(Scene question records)

==================================================

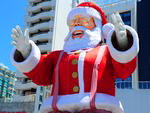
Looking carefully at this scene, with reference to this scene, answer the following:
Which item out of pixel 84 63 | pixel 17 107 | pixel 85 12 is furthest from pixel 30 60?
→ pixel 17 107

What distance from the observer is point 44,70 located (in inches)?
157

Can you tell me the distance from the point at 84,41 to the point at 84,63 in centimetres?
38

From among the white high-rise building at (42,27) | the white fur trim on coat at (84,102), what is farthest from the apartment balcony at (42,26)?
the white fur trim on coat at (84,102)

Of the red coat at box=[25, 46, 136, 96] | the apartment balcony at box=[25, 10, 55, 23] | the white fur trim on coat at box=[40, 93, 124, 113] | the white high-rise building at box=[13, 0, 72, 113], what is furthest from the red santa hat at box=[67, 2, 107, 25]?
the apartment balcony at box=[25, 10, 55, 23]

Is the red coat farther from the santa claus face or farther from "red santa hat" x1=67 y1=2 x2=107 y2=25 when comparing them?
"red santa hat" x1=67 y1=2 x2=107 y2=25

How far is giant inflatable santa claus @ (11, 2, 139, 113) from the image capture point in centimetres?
343

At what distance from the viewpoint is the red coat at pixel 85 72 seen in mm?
3574

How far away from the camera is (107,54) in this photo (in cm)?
379

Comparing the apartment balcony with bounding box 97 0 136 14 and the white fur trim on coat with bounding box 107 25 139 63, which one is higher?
the apartment balcony with bounding box 97 0 136 14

==================================================

→ **Exercise task**
Output, as a numbered list with blank lines omitted, the stretch of the data from the line containing "At what distance" through the end of the data, both ends included.

→ **Finished answer**
1. At what distance from the viewpoint is the red coat at pixel 85 72 seen in mm?
2. 3574
3. How far away from the camera is (107,54) in this photo (in cm)?
4. 379
5. Comparing the apartment balcony with bounding box 97 0 136 14 and the white fur trim on coat with bounding box 107 25 139 63, which one is higher?
6. the apartment balcony with bounding box 97 0 136 14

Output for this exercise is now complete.